====== Task input
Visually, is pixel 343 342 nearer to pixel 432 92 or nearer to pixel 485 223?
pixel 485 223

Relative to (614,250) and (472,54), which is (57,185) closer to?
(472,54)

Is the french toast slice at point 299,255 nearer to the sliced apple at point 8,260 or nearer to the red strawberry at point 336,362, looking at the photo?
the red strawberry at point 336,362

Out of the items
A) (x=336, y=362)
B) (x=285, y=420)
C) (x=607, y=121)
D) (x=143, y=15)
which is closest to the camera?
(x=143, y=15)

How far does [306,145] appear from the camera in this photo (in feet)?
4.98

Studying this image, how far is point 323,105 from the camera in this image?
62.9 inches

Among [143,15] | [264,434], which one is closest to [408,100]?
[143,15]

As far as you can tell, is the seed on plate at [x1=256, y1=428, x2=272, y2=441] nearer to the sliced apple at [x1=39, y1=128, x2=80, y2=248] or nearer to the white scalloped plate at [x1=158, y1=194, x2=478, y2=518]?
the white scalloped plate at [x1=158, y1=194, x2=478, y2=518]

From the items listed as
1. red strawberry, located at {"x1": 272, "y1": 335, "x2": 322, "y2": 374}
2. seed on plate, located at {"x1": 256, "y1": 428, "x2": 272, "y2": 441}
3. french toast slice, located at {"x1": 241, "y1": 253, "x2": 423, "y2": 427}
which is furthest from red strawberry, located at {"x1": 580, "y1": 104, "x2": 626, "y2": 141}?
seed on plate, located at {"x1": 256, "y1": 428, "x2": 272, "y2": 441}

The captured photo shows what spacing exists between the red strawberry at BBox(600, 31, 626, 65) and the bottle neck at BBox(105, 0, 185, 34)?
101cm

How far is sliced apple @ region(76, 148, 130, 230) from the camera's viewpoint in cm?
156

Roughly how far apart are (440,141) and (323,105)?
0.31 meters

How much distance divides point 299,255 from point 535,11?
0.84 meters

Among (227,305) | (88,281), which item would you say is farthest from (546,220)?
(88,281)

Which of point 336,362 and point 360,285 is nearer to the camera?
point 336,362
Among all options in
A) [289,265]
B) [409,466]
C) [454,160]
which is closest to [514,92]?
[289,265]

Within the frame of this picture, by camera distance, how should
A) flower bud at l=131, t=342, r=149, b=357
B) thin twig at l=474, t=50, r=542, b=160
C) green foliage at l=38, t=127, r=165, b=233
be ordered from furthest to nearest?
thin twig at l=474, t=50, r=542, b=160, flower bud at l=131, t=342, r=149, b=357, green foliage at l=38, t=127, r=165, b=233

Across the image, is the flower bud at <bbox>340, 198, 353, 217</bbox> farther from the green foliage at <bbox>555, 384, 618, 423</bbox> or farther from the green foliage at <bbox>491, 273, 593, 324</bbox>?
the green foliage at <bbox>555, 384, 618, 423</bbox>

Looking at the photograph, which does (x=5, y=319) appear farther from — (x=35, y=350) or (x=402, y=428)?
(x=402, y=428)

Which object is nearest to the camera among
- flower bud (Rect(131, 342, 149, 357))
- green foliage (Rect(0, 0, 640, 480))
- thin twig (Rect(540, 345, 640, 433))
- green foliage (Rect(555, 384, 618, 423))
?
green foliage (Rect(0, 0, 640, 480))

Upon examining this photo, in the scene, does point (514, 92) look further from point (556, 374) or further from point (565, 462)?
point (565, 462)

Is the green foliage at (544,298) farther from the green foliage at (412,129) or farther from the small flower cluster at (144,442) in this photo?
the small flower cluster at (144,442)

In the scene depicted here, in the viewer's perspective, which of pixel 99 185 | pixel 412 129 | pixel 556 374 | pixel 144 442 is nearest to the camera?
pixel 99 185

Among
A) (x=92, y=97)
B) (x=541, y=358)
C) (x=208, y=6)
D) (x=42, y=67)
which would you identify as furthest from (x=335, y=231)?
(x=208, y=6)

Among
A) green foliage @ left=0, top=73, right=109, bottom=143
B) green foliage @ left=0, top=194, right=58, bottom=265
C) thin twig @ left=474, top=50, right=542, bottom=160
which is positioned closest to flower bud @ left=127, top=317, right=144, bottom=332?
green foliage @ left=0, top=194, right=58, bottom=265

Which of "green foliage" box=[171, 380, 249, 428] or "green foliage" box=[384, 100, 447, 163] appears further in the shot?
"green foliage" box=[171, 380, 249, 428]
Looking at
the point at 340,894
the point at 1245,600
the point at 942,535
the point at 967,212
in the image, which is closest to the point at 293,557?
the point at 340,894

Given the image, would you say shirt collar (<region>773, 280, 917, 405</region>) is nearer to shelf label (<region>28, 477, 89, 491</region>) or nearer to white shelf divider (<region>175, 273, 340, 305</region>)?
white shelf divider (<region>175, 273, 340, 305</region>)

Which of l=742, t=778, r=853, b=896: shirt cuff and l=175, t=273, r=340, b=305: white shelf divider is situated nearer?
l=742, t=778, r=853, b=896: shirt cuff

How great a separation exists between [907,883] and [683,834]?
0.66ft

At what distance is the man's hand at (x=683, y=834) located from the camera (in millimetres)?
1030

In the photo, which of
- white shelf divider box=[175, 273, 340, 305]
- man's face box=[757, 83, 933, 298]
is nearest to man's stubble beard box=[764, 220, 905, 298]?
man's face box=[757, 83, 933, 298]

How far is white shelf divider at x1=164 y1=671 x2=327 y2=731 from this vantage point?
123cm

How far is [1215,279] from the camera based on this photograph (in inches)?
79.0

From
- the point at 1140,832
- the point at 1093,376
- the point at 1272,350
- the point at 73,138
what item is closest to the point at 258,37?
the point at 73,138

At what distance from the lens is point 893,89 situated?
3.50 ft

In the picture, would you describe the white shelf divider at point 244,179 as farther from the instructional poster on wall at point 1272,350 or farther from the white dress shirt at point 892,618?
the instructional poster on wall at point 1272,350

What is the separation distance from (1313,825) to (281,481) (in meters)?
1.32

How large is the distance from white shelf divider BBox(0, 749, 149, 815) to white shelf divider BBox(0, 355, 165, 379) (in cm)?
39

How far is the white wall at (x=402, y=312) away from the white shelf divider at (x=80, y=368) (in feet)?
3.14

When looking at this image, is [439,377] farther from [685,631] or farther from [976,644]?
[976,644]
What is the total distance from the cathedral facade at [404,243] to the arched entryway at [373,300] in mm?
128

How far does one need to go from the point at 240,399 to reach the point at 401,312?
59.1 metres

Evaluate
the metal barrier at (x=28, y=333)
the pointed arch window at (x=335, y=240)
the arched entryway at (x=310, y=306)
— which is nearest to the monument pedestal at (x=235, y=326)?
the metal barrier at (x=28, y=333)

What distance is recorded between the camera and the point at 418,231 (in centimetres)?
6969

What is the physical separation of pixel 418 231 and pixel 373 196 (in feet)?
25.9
============
Work instructions |
Exactly as shown above, return every record.

Full output |
Visually, is pixel 343 342 nearer to pixel 432 92 or nearer to pixel 485 223?
pixel 485 223

Relative to (614,250) and (472,54), which is (57,185) closer to?
(472,54)

Is the french toast slice at point 299,255 nearer to the sliced apple at point 8,260 or nearer to the red strawberry at point 336,362, looking at the photo?
the red strawberry at point 336,362

Out of the items
A) (x=336, y=362)
B) (x=285, y=420)
C) (x=607, y=121)
D) (x=143, y=15)
which is closest to the camera?
(x=143, y=15)

How far does [306,145] appear from the camera in this photo (in feet)?
4.98

Studying this image, how far is point 323,105 from the camera in this image?
62.9 inches

Among [143,15] | [264,434], which one is closest to [408,100]?
[143,15]

As far as you can tell, is the seed on plate at [x1=256, y1=428, x2=272, y2=441] nearer to the sliced apple at [x1=39, y1=128, x2=80, y2=248] or nearer to the white scalloped plate at [x1=158, y1=194, x2=478, y2=518]?
the white scalloped plate at [x1=158, y1=194, x2=478, y2=518]

From the items listed as
1. red strawberry, located at {"x1": 272, "y1": 335, "x2": 322, "y2": 374}
2. seed on plate, located at {"x1": 256, "y1": 428, "x2": 272, "y2": 441}
3. french toast slice, located at {"x1": 241, "y1": 253, "x2": 423, "y2": 427}
which is furthest from red strawberry, located at {"x1": 580, "y1": 104, "x2": 626, "y2": 141}?
seed on plate, located at {"x1": 256, "y1": 428, "x2": 272, "y2": 441}

The captured photo shows what spacing exists between the red strawberry at BBox(600, 31, 626, 65) and the bottle neck at BBox(105, 0, 185, 34)?
101cm

How far is sliced apple @ region(76, 148, 130, 230) from the camera's viewpoint in cm?
156

Roughly how far apart are (440,141) and (323,105)?
0.31 meters

How much distance divides point 299,255 from point 535,11?
0.84 meters

Among (227,305) | (88,281), which item would you say is farthest from (546,220)?
(88,281)

Which of point 336,362 and point 360,285 is nearer to the camera?
point 336,362
Among all options in
A) [289,265]
B) [409,466]
C) [454,160]
which is closest to [514,92]?
[289,265]

Within the frame of this picture, by camera distance, how should
A) flower bud at l=131, t=342, r=149, b=357
B) thin twig at l=474, t=50, r=542, b=160
C) green foliage at l=38, t=127, r=165, b=233
be ordered from furthest to nearest?
thin twig at l=474, t=50, r=542, b=160, flower bud at l=131, t=342, r=149, b=357, green foliage at l=38, t=127, r=165, b=233

Across the image, is the flower bud at <bbox>340, 198, 353, 217</bbox> farther from the green foliage at <bbox>555, 384, 618, 423</bbox> or farther from the green foliage at <bbox>491, 273, 593, 324</bbox>?
the green foliage at <bbox>555, 384, 618, 423</bbox>

Looking at the photograph, which does (x=5, y=319) appear farther from — (x=35, y=350) or (x=402, y=428)?
(x=402, y=428)

Which object is nearest to the camera among
- flower bud (Rect(131, 342, 149, 357))
- green foliage (Rect(0, 0, 640, 480))
- thin twig (Rect(540, 345, 640, 433))
- green foliage (Rect(555, 384, 618, 423))
?
green foliage (Rect(0, 0, 640, 480))

Upon examining this photo, in the scene, does point (514, 92) look further from point (556, 374) or further from point (565, 462)?
point (565, 462)

Is the green foliage at (544,298) farther from the green foliage at (412,129) or farther from the small flower cluster at (144,442) in this photo?
the small flower cluster at (144,442)

In the scene depicted here, in the viewer's perspective, which of pixel 99 185 | pixel 412 129 | pixel 556 374 | pixel 144 442 is nearest to the camera?
pixel 99 185

Among
A) (x=92, y=97)
B) (x=541, y=358)
C) (x=208, y=6)
D) (x=42, y=67)
which would you identify as furthest from (x=335, y=231)?
(x=208, y=6)

Among
A) green foliage @ left=0, top=73, right=109, bottom=143
B) green foliage @ left=0, top=194, right=58, bottom=265
C) thin twig @ left=474, top=50, right=542, bottom=160
which is positioned closest to flower bud @ left=127, top=317, right=144, bottom=332?
green foliage @ left=0, top=194, right=58, bottom=265

Which of "green foliage" box=[171, 380, 249, 428] or "green foliage" box=[384, 100, 447, 163] appears further in the shot?
"green foliage" box=[171, 380, 249, 428]
Looking at
the point at 340,894
the point at 1245,600
the point at 942,535
the point at 967,212
in the image, which is closest to the point at 293,557?
the point at 340,894

Given the image, would you say shirt collar (<region>773, 280, 917, 405</region>) is nearer to shelf label (<region>28, 477, 89, 491</region>) or nearer to white shelf divider (<region>175, 273, 340, 305</region>)?
white shelf divider (<region>175, 273, 340, 305</region>)

Which of l=742, t=778, r=853, b=896: shirt cuff and l=175, t=273, r=340, b=305: white shelf divider is situated nearer?
l=742, t=778, r=853, b=896: shirt cuff

How great a separation exists between [907,883] and [683,834]?
0.66ft

At what distance is the man's hand at (x=683, y=834) located from the camera (in millimetres)?
1030

In the photo, which of
- white shelf divider box=[175, 273, 340, 305]
- man's face box=[757, 83, 933, 298]
is nearest to man's stubble beard box=[764, 220, 905, 298]?
man's face box=[757, 83, 933, 298]

How far is white shelf divider at x1=164 y1=671 x2=327 y2=731 from this vantage point?
123cm

How far is [1215,279] from the camera based on this photograph (in inches)?
79.0

From
- the point at 1140,832
- the point at 1093,376
- the point at 1272,350
- the point at 73,138
what item is closest to the point at 258,37?
the point at 73,138

At what distance from the lens is point 893,89 situated?
3.50 ft

In the picture, would you describe the white shelf divider at point 244,179 as farther from the instructional poster on wall at point 1272,350 or farther from the white dress shirt at point 892,618?
the instructional poster on wall at point 1272,350

What is the separation distance from (1313,825) to (281,481) (in meters)?
1.32

How large is the distance from white shelf divider BBox(0, 749, 149, 815) to white shelf divider BBox(0, 355, 165, 379) (in cm)?
39

How far is the white wall at (x=402, y=312) away from the white shelf divider at (x=80, y=368) (in feet)?
3.14

When looking at this image, is [439,377] farther from [685,631] or farther from [976,644]?
[976,644]
What is the total distance from the cathedral facade at [404,243] to the arched entryway at [373,300] in mm?
128

How far does one need to go from the point at 240,399 to reach the point at 401,312?
59.1 metres

Evaluate
the metal barrier at (x=28, y=333)
the pointed arch window at (x=335, y=240)
the arched entryway at (x=310, y=306)
— which is nearest to the monument pedestal at (x=235, y=326)?
the metal barrier at (x=28, y=333)

What distance is recorded between the camera and the point at 418,231 (in centimetres)?
6969

What is the physical separation of pixel 418 231 and pixel 373 196 (in feet)?
25.9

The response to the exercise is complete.